A handful of environmental groups such as Greenpeace and Friends of 
the Earth were invited to the conference, as well as one scientist 
known for his opposition to GM foods and an outspoken consumer rights 
group. But activists said that was not enough to counter dozens of 
representatives from biotechnology companies and scientists keen to 
promote research and commercialisation of GM crops and foods.
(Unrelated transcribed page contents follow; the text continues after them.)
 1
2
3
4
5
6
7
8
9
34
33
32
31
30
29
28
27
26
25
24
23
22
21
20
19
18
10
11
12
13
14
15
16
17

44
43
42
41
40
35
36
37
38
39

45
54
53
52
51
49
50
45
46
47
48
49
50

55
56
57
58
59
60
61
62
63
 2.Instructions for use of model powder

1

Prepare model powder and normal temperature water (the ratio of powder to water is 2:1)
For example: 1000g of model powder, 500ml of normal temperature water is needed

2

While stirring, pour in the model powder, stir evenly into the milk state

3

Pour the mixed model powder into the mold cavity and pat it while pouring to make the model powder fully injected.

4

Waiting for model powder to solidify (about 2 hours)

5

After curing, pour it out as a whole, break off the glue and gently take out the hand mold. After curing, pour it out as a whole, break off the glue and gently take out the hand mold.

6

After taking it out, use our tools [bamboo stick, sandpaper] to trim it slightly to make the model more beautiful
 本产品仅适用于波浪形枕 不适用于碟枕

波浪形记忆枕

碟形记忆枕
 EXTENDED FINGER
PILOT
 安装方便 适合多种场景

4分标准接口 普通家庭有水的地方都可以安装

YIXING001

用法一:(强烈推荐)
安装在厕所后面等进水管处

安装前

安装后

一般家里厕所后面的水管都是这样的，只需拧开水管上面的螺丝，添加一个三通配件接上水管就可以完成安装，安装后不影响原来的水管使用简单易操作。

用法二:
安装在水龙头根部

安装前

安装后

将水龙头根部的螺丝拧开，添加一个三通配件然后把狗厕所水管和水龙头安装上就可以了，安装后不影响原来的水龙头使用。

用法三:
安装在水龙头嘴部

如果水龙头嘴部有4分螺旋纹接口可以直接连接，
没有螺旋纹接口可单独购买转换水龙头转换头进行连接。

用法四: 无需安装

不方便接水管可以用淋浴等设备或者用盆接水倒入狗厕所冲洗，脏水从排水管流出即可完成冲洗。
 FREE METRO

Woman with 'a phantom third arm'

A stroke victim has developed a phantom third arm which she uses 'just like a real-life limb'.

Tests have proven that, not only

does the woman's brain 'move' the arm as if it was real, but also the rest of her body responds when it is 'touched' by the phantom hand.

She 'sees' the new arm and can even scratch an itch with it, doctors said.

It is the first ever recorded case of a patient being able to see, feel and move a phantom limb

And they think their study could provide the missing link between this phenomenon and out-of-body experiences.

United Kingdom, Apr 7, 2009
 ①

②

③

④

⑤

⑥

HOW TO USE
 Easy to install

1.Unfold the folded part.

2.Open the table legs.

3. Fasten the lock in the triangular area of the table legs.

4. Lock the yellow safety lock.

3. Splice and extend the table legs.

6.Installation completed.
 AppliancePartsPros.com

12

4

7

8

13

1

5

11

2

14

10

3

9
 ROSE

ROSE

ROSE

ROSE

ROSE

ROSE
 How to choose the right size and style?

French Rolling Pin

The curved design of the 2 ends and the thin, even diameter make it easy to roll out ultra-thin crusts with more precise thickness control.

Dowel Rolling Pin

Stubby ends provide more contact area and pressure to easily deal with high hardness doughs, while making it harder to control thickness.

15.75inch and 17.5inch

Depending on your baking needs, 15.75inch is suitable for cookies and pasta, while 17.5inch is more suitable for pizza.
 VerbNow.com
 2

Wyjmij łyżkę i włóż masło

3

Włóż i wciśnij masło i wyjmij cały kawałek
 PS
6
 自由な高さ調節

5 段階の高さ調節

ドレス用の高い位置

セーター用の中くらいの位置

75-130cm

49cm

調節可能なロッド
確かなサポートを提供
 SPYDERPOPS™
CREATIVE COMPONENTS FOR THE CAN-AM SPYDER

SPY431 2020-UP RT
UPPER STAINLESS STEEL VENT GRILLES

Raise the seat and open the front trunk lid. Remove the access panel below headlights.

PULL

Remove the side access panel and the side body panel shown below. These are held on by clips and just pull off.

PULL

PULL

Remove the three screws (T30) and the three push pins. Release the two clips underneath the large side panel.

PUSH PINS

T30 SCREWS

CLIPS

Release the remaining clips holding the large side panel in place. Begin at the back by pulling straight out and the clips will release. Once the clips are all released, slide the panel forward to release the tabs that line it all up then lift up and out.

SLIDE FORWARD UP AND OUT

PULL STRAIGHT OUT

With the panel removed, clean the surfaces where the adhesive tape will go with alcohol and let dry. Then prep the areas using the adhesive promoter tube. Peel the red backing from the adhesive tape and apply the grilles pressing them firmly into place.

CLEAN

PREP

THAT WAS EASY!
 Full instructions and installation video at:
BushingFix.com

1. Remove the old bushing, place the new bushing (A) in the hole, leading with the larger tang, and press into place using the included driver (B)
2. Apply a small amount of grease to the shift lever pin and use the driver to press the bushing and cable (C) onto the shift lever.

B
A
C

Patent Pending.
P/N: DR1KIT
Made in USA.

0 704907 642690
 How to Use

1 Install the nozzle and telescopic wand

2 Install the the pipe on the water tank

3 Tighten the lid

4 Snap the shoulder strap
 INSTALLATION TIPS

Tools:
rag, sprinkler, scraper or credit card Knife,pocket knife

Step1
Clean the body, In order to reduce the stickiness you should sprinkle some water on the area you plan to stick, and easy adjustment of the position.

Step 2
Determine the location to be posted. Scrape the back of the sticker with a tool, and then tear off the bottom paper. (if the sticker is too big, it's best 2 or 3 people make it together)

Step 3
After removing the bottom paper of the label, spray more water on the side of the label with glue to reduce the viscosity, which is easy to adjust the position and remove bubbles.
"The overall weight of the conference is skewed toward scientists and 
industry officials who are in favour of GM foods," Robin Harper, a 
Green Party member of the new Scottish Parliament, told a news 
conference. Activists, holding a separate, smaller gathering about GM 
foods in offices of the new Scottish parliament, said U.S. and 
British regulators were not listening seriously enough to fears about 
GM foods.

The U.S.-based Alliance for Bio-Integrity, a consumer activist group, 
said a 1998 lawsuit against the U.S. Food and Drug Administration to 
obtain mandatory testing of all GM foods had exposed serious doubts 
among scientists within the FDA that GM foods were as safe as their 
conventional counterparts. "People are eating these foods daily. We 
need to face facts that there are a lot of scientists unsure about 
the safety of GM foods and thoroughly test these products before they 
are approved," Steven Druker, coordinator of the lawsuit, told the 
news conference.

The FDA said its scientists who questioned the safety of GM foods 
were doing their job as part of the agency's regulatory process, and 
that their views were taken into account in the FDA's final policy. 
Although it is confident GM foods widely used in the United States 
are safe, the FDA is currently considering the labelling of GM foods 
after three public consulations, said James Maryanski, biotechnology 
coordinator at the FDA's Center for Food Safety and Applied Nutrition.